ML12270A249
| ML12270A249 | |
| Person / Time | |
|---|---|
| Site: | Grand Gulf |
| Issue date: | 10/03/2012 |
| From: | Ferrer N License Renewal Projects Branch 1 |
| To: | Mike Perito Entergy Operations |
| Ferrer N, 415-1045 | |
| References | |
| TAC ME7493 | |
| Download: ML12270A249 (7) | |
Text
UNITED STATES NUCLEAR REGULATORY COMMISSION WASHINGTON, D.C. 20555-0001 October 3, 2012 Mr. Michael Perito Vice President, Site Entergy Operations, Inc.
P.O. Box 756 Port Gibson, MS 39150
SUBJECT:
REQUESTS FOR ADDITIONAL INFORMATION FOR THE REVIEW OF THE GRAND GULF NUCLEAR STATION LICENSE RENEWAL APPLICATION (TAC NO. ME7493)
Dear Mr. Perito:
By letter dated October 28, 2011, Entergy Operations, Inc., submitted an application pursuant to Title 10 of the Code of Federal Regulations Part 54, to renew the operating license for Grand Gulf Nuclear Station, Unit 1, for review by the U.S. Nuclear Regulatory Commission (NRC or the staff). The staff is reviewing the information contained in the license renewal application and has identified, in the enclosure, areas where additional information is needed to complete the review.
These requests for additional information were discussed with Jeff Seiter, and a mutually agreeable date for the response is within 30 days from the date of this letter. If you have any questions, please contact me at 301-415-1045 or bye-mail at nathanieIJerrer@nrc.gov.
Sincerely,
~2 Nathaniel Ferrer, Project Manager Projects Branch 1 Division of License Renewal Office of Nuclear Reactor Regulation Docket No. 50-416
Enclosure:
Requests for Additional Information cc w/encl: Listserv
GRAND GULF NUCLEAR STATION LICENSE RENEWAL APPLICATION REQUESTS FOR ADDITIONAL INFORMATION - SET 38 RAI4.3-5b Background. In its response to follow-up request for additional information (RAI) 4.3-5a dated September 4, 2012, Entergy Operations, Inc. (the applicant) provided a table that lists its non-Class 1 expansion joints. For several of these expansion joints under the evaluation column the applicant provided the usage factor associated with the design cycles for the non-Class 1 expansion joints. These expansion joints include the standby liquid control (at the pump discharge), standby diesel generators (turbocharger water outlets), high pressure core spray (standby service water supply to diesel, diesel air start and diesel fuel oil) and the leakage detection and controls system (exhaust blower inlet). As part of the evaluation, the applicant stated that based on the usage factor associated with the design cycles these expansion joints are acceptable for many more cycles than specified.
Furthermore, for several other expansion joints under the design cycles column the applicant provided the number of cycles for which the specific expansion joint was designed. In addition, under the evaluation column the applicant provided the number of cycles that a particular expansion joint was "qualified" for. These expansion joints include the standby liquid control (at tank outlet and pump inlets and at test tank), high pressure core spray (diesel exhaust) and compressed air (air accumulators). As part of the evaluation, the applicant stated that these expansion joints were qualified or determined to a number of cycles that is greater than the design cycles; therefore, the expansion joints are acceptable for many more cycles than specified.
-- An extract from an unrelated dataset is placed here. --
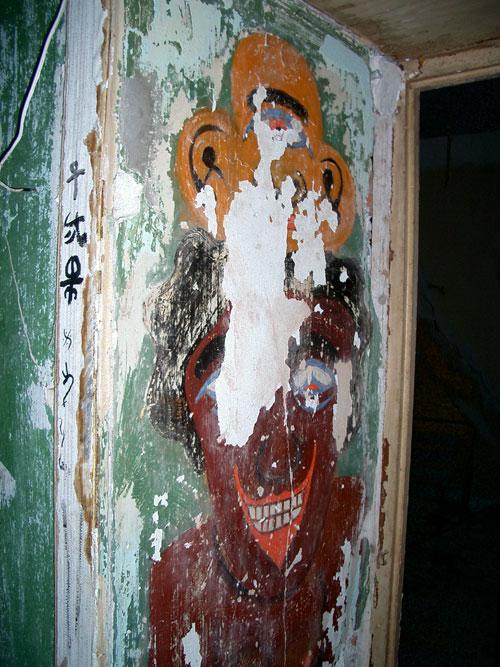 Abbey-mural-38.jpg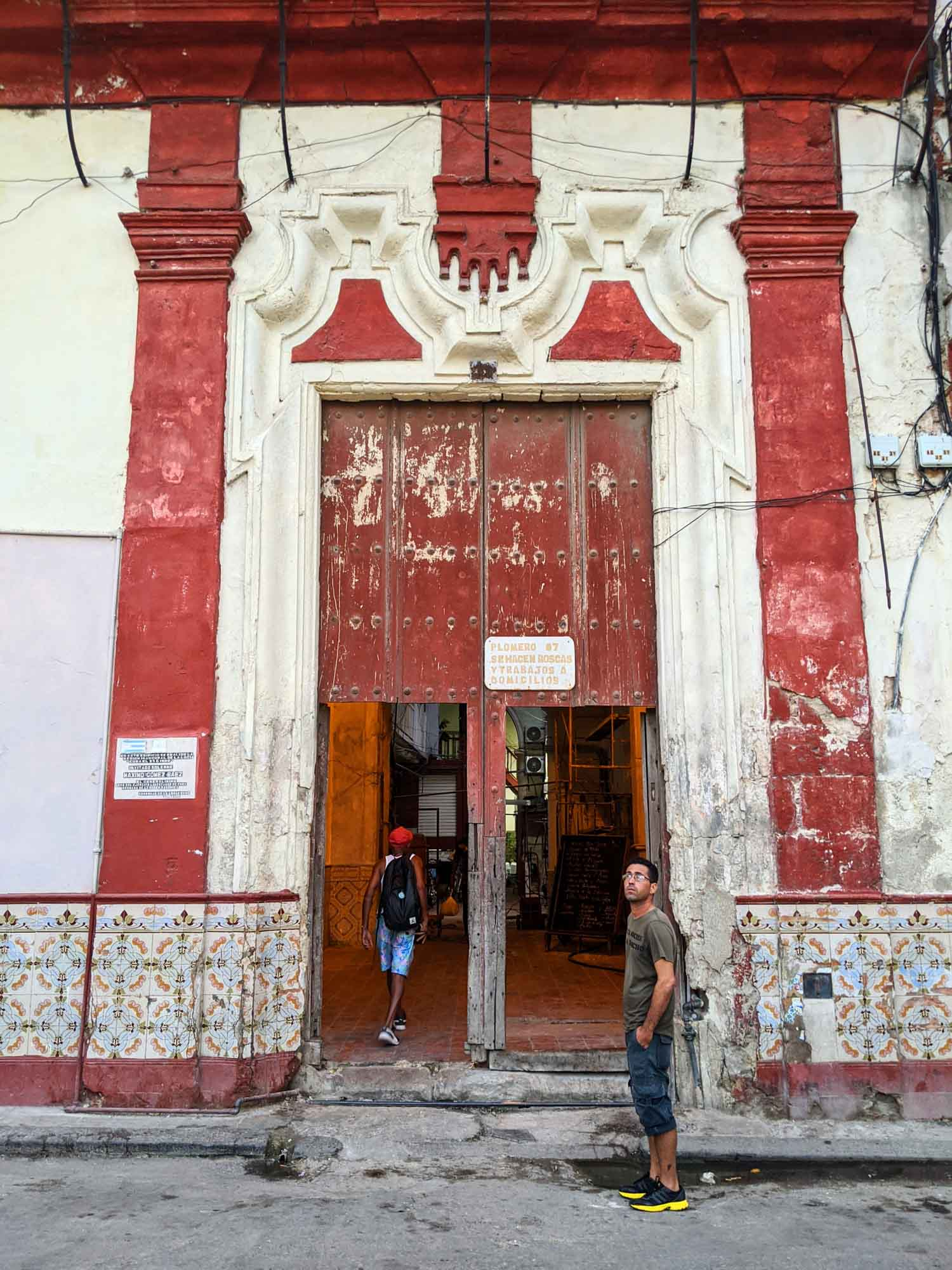 Entrance to Paladar Don Omar, a restaurant in Old Havana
Issue. Although the expansion joints may have a "small" usage factor when compared to the design limit of 1.0, the U.S. Nuclear Regulatory Commission (NRC or the staff) noted that a "small" usage factor does not support the disposition that the analysis remains valid for the period of extended operation (i.e., 10 CFR 54.21 (c)(1)(i)). Similarly, the staff noted a component being "qualified" for many more cycles compared to the design cycles does not support the disposition that the analysis, which is based on the number of design cycles, remains valid for the period of extended operation (Le., 10 CFR 54.21(c)(1)(i)).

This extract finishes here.